Они ушли, Влад прошел их проводить.
— Есть хочешь? — спросил он, вернувшись.
— Нет, давай потрудимся.
Трудились мы со скрипом. Я понимала, почему. Речи Привалова не прошли бесследно ни для меня, ни для Влада. Хотя сам Василий у меня особого расположения не вызывал.
Ромка вышел из телестудии вместе с Люкой. Понятия не имею, как она туда успела попасть. Наверное, он вызвал ее после работы, чтобы покорить магией своих телевизионных действ. Но держались они как старинные приятели.
— Вы на колесах? — Люка потрогала пальцем капот моего «москвича».
— Куда рванем?
— Фиесты! Мой малыш жаждет фиесты! — Ромка дунул в черный фонтан на Люкиной голове.
— Будет вам и фиеста, будет вам и свисток… Садитесь. — Я открыл дверцу машины.
Я очень люблю ехать ночью по Комсомольскому мосту. Там ветер раскачивает машину, поднятую в огромных ладонях над городом, и автомобиль становится катером, который швыряют волны. Где-то под тобой проползает река, нацепив себе на хребет пароходики и речные трамваи, набитые движением людских тел, смехом и шепотом. В этот момент я напоминаю себе героя «Моби Дика», спящего в каюте, положив щеку на футы воды, наполненные жизнью моря.

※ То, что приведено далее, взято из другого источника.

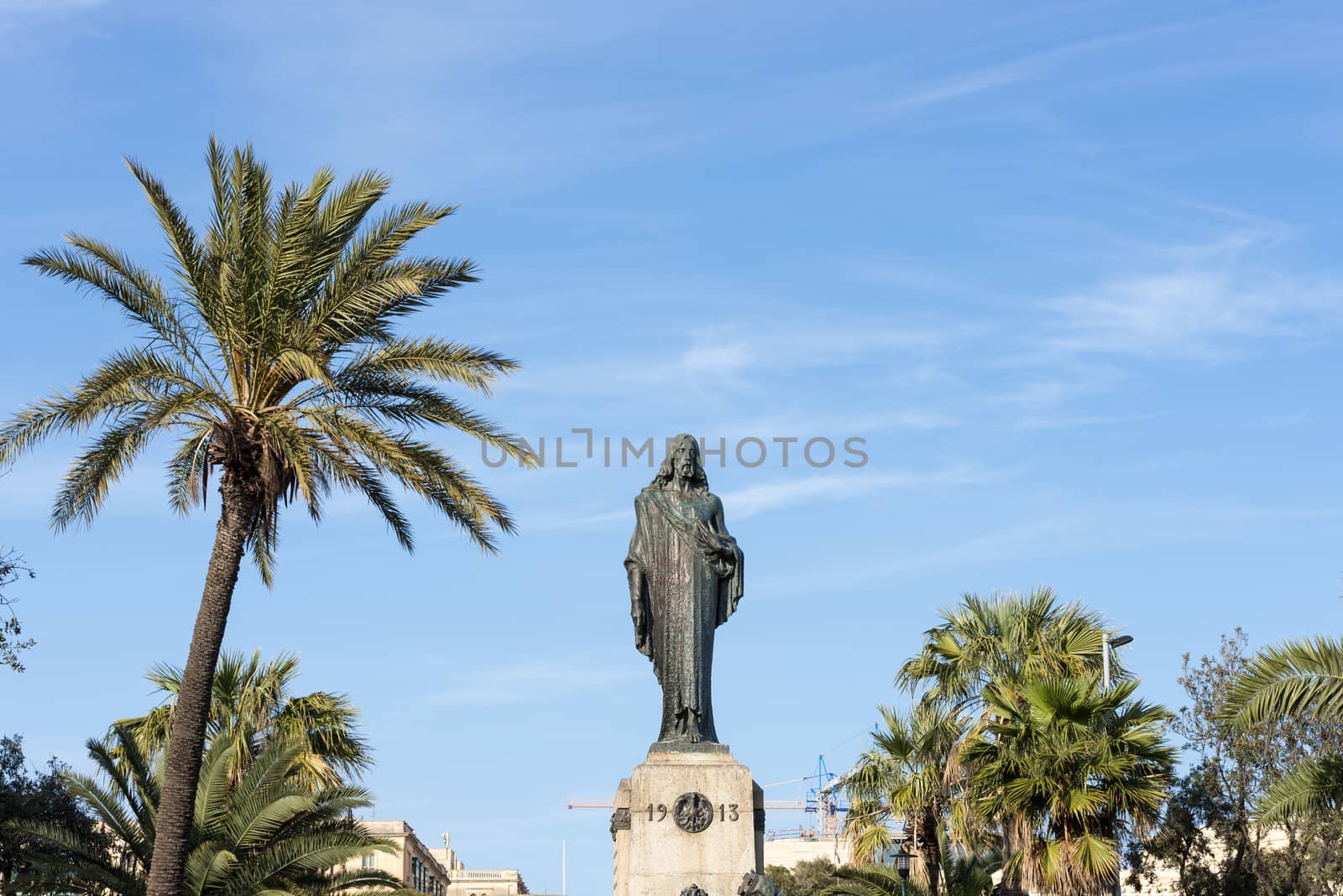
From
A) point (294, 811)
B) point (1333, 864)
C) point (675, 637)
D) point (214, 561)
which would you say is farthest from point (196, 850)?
point (1333, 864)

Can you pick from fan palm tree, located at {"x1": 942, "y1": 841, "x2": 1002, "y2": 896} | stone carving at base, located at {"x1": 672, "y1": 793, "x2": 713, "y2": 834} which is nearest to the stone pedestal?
stone carving at base, located at {"x1": 672, "y1": 793, "x2": 713, "y2": 834}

Фонари, отмечающие грань мостовой, тверди и пустоты, если смотреть на огни сквозь стекло, выпускают бронзовые стрелки из сердцевины светильников. Стрелки покачиваются с каждым движение твоей головы, будто сотня компасов подрядилась указывать тебе путь, не давая остановиться. А если смотреть на них не двигаясь, вокруг фонарей возникают свитые из серебристой финифти ореолы, и фонари глядят из них, как из старинных рам. Тогда мост превращается в протяженную картинную вереницу, и я понимаю, что город, силясь вырваться из скупости современных очертаний, вывешивает фамильную портретную галерею предков. Как в средневековом замке.

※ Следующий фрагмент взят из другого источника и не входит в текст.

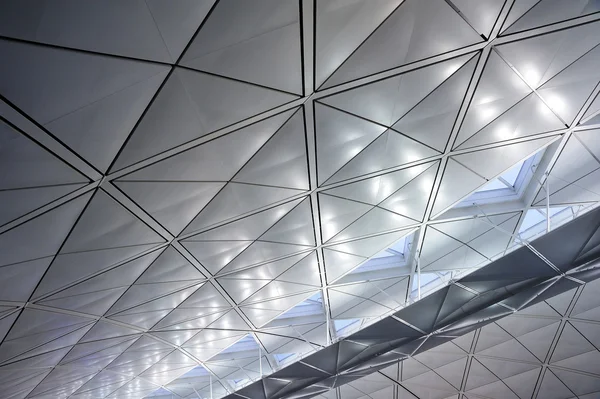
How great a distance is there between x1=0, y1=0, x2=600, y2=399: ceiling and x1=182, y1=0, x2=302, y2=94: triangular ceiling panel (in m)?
0.05

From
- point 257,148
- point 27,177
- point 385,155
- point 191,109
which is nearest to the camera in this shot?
point 27,177

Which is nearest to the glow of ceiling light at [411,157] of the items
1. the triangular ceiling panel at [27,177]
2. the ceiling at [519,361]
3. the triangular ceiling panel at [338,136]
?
the triangular ceiling panel at [338,136]

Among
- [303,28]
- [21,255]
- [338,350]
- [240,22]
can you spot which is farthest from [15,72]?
[338,350]

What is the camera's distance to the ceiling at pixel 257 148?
10.6 meters

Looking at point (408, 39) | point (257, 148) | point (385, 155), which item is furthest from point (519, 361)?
point (408, 39)

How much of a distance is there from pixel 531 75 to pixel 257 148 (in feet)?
34.0

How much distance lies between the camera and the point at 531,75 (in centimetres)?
1512

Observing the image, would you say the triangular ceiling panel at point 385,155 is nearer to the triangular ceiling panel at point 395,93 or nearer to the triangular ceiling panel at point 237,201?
the triangular ceiling panel at point 395,93

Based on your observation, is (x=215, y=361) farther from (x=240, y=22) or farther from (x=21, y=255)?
(x=240, y=22)

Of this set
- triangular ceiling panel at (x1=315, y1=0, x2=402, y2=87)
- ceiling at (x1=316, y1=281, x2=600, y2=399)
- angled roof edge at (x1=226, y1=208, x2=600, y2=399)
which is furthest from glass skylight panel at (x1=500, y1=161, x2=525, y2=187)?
triangular ceiling panel at (x1=315, y1=0, x2=402, y2=87)

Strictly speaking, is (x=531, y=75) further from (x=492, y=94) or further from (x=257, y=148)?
(x=257, y=148)

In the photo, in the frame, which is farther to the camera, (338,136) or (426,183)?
(426,183)

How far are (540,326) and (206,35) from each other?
30833mm

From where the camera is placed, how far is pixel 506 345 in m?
31.7
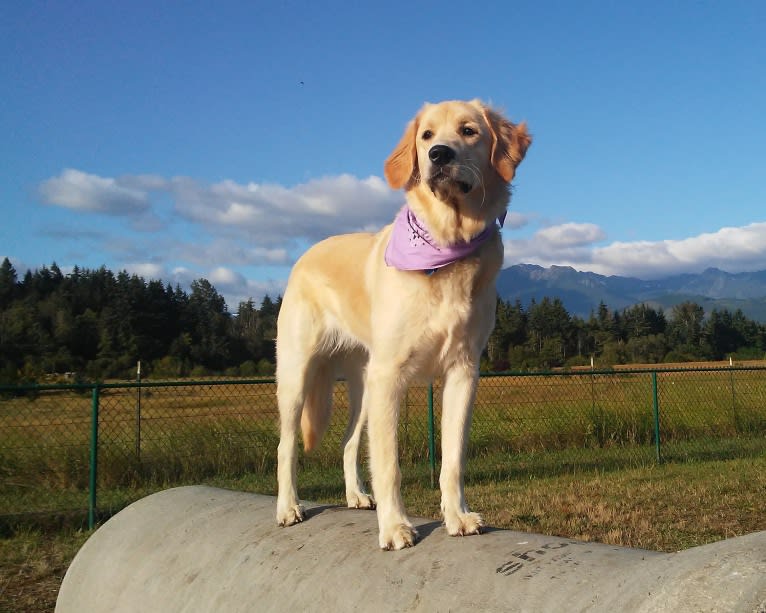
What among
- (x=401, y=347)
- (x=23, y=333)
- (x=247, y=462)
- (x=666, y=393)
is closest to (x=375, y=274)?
(x=401, y=347)

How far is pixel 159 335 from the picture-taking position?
58.8m

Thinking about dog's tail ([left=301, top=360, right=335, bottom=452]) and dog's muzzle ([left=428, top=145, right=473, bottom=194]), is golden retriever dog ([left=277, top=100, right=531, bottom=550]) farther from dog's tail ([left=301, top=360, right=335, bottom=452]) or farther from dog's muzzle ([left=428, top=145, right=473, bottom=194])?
dog's tail ([left=301, top=360, right=335, bottom=452])

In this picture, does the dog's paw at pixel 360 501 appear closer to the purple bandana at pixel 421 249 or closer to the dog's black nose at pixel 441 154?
the purple bandana at pixel 421 249

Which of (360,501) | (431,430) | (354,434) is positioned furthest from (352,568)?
(431,430)

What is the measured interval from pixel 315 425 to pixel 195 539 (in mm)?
1002

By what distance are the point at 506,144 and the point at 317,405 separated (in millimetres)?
1888

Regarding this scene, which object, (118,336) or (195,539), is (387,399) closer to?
(195,539)

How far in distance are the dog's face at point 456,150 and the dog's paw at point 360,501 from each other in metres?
1.78

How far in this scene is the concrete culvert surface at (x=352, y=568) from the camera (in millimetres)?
1801

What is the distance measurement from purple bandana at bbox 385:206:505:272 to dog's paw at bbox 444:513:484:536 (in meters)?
1.04

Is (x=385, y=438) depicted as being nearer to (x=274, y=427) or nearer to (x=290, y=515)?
(x=290, y=515)

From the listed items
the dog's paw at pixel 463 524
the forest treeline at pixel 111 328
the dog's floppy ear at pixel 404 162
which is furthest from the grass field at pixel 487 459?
the forest treeline at pixel 111 328

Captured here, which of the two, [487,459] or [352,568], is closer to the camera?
[352,568]

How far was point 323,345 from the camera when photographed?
411cm
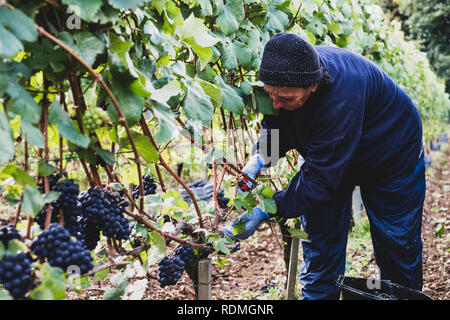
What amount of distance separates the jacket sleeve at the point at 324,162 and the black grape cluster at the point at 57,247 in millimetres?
1271

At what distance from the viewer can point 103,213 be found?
1.41 m

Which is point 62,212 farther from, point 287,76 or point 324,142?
point 324,142

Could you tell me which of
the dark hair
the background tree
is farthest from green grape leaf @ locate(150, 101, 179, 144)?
the background tree

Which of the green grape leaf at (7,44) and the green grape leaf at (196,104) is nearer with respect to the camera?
the green grape leaf at (7,44)

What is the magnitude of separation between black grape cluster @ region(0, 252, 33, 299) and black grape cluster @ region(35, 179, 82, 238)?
220 millimetres

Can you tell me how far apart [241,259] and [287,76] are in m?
3.25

Есть мало мест, где я освобождаюсь от своего «рабства записной книжки» и ощущаю окружающее с болезненным волнением. Например, в лесах и полях со мной этого не бывает никогда. А вот на мосту бывает. И хотя в голову лезут всякие образы и ассоциации, мне не хочется их запоминать или записывать. И не хочется продлевать это мгновение, вспыхивающее где-то внутри и обреченное на потухание через минуту.